Hear the Word of the Lord from the Apostle John, recorded in 1 John 5, “Do not love the world or the things in the world. If anyone loves the world, the love of the Father is not in him. For all that is in the world – the desires of the flesh and the desires of the eyes and pride in possessions – is not from the Father but is from the world. And the world is passing away along with its desires, but whoever does the will of God abides forever.” It is the will of God that you come to his feast. It is the will of God that you come faithfully to church to hear the Gospel of Jesus Christ, because it is the will of God that you not perish, but have eternal life.
Consider what God offers in the Gospel and compare it with what the world offers.
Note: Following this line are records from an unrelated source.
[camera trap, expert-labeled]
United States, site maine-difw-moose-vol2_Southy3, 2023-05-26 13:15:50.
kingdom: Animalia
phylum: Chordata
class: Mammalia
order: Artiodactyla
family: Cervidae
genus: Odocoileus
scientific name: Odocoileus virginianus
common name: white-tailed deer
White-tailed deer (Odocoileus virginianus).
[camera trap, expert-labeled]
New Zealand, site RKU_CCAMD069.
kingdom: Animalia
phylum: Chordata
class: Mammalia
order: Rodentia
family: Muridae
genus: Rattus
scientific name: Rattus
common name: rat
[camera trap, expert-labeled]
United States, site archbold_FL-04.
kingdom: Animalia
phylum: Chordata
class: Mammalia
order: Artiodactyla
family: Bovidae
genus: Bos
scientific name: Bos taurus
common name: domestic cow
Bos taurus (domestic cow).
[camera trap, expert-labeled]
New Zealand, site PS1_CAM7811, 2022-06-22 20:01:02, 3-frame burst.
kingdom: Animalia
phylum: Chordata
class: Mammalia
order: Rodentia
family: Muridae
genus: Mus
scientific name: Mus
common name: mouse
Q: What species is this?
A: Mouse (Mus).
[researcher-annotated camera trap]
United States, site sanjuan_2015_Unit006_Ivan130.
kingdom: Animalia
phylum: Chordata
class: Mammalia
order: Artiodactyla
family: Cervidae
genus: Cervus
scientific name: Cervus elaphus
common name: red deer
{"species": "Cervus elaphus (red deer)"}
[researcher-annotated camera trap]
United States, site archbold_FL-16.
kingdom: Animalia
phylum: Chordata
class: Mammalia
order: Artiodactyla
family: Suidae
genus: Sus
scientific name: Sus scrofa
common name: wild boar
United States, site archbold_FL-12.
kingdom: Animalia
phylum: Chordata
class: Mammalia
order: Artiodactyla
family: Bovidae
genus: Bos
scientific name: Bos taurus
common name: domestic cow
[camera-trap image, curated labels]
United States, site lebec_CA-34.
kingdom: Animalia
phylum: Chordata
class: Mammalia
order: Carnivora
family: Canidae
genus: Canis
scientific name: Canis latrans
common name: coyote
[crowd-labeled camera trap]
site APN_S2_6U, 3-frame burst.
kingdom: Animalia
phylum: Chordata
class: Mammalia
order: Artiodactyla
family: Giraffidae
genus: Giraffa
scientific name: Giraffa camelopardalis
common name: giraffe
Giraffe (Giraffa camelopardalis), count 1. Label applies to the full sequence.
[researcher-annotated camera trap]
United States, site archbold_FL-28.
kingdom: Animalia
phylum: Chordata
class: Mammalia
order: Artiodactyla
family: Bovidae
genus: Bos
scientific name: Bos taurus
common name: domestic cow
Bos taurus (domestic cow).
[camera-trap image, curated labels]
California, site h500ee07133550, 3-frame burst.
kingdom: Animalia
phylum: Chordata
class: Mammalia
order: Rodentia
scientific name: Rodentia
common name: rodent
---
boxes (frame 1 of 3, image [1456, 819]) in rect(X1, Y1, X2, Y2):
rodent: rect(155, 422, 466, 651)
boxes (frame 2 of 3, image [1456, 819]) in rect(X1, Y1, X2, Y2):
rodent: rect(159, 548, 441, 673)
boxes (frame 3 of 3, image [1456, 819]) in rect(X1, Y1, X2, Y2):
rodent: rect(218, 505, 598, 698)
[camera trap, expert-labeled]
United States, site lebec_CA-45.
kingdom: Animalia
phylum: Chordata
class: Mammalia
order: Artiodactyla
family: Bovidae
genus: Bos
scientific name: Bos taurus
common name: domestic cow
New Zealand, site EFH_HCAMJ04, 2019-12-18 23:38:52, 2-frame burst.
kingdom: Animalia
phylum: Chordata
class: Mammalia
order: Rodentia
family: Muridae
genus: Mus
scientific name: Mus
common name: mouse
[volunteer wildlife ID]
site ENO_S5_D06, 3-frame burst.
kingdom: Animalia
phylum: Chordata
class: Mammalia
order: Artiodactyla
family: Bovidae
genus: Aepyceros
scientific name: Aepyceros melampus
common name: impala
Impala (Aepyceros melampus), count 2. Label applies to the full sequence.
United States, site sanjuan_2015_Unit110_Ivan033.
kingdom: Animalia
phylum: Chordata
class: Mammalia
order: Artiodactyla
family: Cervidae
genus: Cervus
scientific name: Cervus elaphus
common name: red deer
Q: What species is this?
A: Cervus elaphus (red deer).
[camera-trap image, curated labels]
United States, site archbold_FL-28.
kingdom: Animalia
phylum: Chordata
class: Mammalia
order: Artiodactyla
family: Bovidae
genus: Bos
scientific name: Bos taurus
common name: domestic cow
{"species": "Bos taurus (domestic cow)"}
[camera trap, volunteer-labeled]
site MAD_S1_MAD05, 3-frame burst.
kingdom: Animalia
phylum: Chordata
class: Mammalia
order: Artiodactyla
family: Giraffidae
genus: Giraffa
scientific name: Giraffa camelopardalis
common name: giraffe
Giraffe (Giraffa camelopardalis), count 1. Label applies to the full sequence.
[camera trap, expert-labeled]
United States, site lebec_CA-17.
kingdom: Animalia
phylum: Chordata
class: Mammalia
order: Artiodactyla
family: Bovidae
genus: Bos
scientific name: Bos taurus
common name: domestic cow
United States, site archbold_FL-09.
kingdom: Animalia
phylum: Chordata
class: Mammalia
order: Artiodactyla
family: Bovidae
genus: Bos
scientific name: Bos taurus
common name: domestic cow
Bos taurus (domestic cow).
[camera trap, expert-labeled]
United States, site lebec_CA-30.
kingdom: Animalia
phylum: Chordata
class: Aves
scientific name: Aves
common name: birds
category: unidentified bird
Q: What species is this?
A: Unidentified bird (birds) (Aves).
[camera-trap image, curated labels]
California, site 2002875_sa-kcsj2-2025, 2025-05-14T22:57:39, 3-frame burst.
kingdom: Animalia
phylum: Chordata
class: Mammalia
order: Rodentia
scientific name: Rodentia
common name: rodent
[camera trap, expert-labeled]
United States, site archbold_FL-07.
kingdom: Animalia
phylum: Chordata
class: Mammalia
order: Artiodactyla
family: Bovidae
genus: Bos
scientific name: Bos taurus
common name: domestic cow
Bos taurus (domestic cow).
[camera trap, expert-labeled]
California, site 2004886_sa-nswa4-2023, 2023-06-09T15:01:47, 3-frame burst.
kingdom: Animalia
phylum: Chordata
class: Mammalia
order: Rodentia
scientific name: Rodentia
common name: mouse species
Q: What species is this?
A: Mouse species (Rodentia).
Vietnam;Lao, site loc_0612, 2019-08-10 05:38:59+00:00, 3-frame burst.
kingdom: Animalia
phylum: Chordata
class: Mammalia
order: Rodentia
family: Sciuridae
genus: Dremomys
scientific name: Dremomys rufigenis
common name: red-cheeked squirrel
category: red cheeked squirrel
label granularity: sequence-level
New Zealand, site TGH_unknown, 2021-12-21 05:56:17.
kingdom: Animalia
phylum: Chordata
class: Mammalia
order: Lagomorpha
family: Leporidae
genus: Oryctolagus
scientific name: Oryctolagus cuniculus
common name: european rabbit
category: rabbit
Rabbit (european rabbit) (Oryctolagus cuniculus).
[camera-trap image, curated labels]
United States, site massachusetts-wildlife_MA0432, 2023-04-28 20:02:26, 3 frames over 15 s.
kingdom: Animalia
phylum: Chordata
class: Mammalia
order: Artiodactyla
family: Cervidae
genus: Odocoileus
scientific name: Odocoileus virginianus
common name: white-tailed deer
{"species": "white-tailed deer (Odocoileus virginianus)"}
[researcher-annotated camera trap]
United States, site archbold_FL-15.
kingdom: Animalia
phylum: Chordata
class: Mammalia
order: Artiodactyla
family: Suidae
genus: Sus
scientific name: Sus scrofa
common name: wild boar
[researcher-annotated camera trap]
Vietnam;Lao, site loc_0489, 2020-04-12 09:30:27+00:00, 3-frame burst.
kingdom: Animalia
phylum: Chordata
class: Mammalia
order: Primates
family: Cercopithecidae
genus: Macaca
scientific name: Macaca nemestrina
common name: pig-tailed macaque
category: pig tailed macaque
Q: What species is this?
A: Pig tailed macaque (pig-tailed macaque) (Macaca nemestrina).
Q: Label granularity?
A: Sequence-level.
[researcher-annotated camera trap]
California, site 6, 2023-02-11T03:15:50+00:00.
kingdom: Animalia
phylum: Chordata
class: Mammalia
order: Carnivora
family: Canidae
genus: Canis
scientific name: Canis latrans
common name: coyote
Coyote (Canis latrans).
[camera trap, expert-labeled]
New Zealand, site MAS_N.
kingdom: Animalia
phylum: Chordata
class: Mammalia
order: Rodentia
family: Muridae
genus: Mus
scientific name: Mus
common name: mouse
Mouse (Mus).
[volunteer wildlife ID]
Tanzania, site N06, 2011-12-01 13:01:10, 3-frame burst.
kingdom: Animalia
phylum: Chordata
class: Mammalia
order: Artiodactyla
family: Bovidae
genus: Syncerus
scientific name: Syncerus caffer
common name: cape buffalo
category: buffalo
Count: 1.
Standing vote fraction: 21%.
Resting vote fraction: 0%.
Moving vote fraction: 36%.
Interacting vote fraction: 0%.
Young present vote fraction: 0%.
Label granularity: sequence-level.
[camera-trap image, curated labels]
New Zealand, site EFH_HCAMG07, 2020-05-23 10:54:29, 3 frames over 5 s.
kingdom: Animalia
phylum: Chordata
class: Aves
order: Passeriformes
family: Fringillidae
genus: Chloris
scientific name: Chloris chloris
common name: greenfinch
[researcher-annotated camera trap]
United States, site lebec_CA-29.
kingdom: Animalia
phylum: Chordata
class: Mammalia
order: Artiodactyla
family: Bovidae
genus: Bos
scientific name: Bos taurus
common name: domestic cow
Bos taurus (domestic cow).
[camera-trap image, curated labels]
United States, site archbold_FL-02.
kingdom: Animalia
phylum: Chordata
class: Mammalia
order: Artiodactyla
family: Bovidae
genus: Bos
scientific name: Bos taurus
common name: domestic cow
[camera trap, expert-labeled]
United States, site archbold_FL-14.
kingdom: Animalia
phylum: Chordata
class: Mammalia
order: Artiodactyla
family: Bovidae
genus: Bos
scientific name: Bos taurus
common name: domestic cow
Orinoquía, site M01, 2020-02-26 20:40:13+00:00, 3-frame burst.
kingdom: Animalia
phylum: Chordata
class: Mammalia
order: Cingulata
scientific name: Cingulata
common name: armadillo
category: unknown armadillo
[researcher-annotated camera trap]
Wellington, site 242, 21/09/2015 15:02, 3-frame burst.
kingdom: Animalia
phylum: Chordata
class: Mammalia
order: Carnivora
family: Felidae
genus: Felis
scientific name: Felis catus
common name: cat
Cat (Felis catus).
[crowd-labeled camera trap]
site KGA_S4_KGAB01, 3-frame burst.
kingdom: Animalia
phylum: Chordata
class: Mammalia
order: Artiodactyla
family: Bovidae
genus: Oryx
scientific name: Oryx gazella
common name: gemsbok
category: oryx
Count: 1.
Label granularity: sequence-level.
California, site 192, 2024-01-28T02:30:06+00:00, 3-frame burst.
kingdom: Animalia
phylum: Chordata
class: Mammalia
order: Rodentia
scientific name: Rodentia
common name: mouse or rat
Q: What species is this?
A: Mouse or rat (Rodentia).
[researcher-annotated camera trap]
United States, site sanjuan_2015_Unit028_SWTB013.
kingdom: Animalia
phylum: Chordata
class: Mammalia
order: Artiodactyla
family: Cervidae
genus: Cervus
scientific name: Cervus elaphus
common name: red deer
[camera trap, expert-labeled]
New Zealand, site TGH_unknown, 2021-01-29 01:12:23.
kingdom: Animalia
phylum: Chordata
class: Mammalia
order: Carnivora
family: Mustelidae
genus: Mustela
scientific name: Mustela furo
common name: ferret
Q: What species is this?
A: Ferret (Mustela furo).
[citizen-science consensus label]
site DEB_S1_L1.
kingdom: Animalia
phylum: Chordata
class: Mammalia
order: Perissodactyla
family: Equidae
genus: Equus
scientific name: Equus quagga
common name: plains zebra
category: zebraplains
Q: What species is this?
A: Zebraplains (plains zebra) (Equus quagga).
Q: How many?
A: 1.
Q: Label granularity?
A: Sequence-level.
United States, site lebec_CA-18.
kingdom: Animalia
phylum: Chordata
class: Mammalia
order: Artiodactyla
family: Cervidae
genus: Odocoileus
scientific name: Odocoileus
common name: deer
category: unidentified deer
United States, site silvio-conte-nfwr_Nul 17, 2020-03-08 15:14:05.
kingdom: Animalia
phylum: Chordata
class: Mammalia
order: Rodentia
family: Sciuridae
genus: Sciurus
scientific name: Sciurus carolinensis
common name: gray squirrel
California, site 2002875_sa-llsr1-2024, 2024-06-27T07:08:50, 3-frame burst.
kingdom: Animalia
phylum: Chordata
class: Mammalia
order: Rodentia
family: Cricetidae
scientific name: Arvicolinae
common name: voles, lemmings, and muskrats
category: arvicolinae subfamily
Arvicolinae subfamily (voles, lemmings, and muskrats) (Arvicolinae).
That’s a great way to avoid the pitfalls of danger round about us. What is the best that the world has to offer? Is it wealth? No one had more wealth than Solomon, and he says, “He who loves money will not be satisfied with money, nor he who loves wealth with his income; this also is vanity.” But what is the best the world has to offer? Is it pleasure? Solomon writes in Ecclesiastes how he sought women and laughter and wine, how he made great works―gardens and parks and pools―how he bought slaves and accumulated possessions. He says, “I kept my heart from no pleasure.” And his conclusion? “Behold, all was vanity and a striving after wind, and there was nothing to be gained under the sun.” That’s the best the world has to offer: Vanity. Nothing. Even if the unbelieving rich man seems temporarily happy, even if the philanderer seems temporarily happy, that happiness is fleeting, and the world is passing away. The world invites to its feast, but there is no feast. There are plates made of fools gold and filled with nothing but dust, and the cost of admission is your soul.
But what does God offer at his great feast? He says, “My beloved Son has been sacrificed. He shed his divine blood to provide you with everything you will ever need, both in time and in eternity. Would you have wealth? I give you the courts of heaven, the New Jerusalem, with streets of gold and gates of pearl, and I give you all that you need for this body and life, neither withholding what is good for you nor tempting you with mammon. Would you have pleasure? There is no greater pleasure than the peace of a good conscience or the joy of eternal life. But I have more than wealth and pleasure to serve you at my feast,” God says. “On this golden plate is the forgiveness of sins. In this chalice is eternal life. Spread on the table is deliverance from all harm and evil. I give you the Holy Spirit to comfort you and work in you all good fruit. I give you a family, dear brothers and sisters in Christ. I clothe you in white for Christ’s sake and seat you in my banquet hall. All is ready. Sit and eat.” In the name of Jesus. Amen.